## begin SUPPLIED RECORDS

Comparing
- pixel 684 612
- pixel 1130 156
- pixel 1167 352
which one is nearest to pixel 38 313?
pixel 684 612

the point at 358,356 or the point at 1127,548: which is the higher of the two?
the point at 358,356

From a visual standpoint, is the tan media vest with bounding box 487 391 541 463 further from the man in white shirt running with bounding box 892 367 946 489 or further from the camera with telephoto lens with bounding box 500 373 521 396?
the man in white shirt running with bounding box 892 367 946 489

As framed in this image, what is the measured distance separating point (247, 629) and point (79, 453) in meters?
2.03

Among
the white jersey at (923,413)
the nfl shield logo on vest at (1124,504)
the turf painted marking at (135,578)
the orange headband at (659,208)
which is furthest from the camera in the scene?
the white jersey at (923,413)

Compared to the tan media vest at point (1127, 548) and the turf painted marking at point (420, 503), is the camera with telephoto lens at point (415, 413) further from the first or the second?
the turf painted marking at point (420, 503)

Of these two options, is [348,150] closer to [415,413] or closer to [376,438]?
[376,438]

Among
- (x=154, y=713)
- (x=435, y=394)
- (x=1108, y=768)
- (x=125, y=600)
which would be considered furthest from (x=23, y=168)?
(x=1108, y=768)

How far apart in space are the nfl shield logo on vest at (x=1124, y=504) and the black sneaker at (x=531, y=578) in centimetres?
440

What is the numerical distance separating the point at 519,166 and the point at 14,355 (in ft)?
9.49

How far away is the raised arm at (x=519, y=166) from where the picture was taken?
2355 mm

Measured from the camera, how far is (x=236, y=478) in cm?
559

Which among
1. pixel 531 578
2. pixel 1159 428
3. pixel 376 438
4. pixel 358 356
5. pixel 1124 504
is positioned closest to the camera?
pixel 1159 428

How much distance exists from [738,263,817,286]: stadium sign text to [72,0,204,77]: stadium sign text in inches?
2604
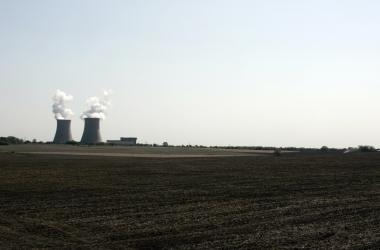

## end SUPPLIED RECORDS

→ **OBJECTIVE**:
Quote all of the rows above word for word, leaving out the pictures.

→ **RESULT OF THIS TASK**:
Comparing
- pixel 684 612
- pixel 1130 156
- pixel 1167 352
which one is nearest to pixel 38 313?
pixel 684 612

the point at 358,356 or the point at 1127,548: which is the higher of the two?
the point at 358,356

From a visual standpoint, is the tan media vest with bounding box 487 391 541 463 further from the man in white shirt running with bounding box 892 367 946 489 or further from the camera with telephoto lens with bounding box 500 373 521 396?
the man in white shirt running with bounding box 892 367 946 489

As framed in this image, what is the measured distance separating point (247, 629) and point (79, 453) in meters?
2.03

Among
the white jersey at (923,413)
the nfl shield logo on vest at (1124,504)
the turf painted marking at (135,578)
the orange headband at (659,208)
which is furthest from the camera in the scene?
the white jersey at (923,413)

Compared to the tan media vest at point (1127, 548) and the turf painted marking at point (420, 503), is the camera with telephoto lens at point (415, 413) further from the first or the second?
the turf painted marking at point (420, 503)

Of these two options, is [348,150] closer to [415,413] or closer to [376,438]?
[376,438]

Among
- (x=154, y=713)
- (x=435, y=394)
- (x=1108, y=768)
- (x=125, y=600)
which would be considered furthest from (x=23, y=168)?
(x=1108, y=768)

How far apart in space are the nfl shield logo on vest at (x=1124, y=504) and the black sneaker at (x=531, y=578) in centimetres?
440

What is the numerical distance separating the point at 519,166 and the point at 14,355 (in ft)?
9.49

How far away is the raised arm at (x=519, y=166) from where the picture was taken?
2355 mm

Measured from the camera, how far is (x=236, y=478) in cm?
559

Which among
1. pixel 531 578
2. pixel 1159 428
3. pixel 376 438
4. pixel 358 356
5. pixel 1124 504
is positioned closest to the camera?
pixel 1159 428

How much distance exists from [738,263,817,286]: stadium sign text to [72,0,204,77]: stadium sign text in inches?
2604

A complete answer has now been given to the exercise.